Records for this task:
** START **
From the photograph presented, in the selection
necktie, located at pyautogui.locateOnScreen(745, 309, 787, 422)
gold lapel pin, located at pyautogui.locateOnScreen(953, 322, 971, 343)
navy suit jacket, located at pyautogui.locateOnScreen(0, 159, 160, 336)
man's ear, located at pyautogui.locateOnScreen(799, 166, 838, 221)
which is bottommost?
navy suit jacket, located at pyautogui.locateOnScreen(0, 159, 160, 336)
** END **
** START **
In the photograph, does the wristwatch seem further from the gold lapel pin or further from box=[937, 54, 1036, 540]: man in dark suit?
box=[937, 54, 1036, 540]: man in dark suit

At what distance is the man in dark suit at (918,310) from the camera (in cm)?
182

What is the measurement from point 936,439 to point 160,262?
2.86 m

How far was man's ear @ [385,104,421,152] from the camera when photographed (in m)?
** END **
Given problem: Start at the line that has "From the photograph" and end with the line that has "which is bottommost?", including both. Turn those lines into a numbered list, skipping any blank lines.

Result of the task:
1. From the photograph presented, in the selection
2. necktie, located at pyautogui.locateOnScreen(745, 309, 787, 422)
3. gold lapel pin, located at pyautogui.locateOnScreen(953, 322, 971, 343)
4. navy suit jacket, located at pyautogui.locateOnScreen(0, 159, 160, 336)
5. man's ear, located at pyautogui.locateOnScreen(799, 166, 838, 221)
6. which is bottommost?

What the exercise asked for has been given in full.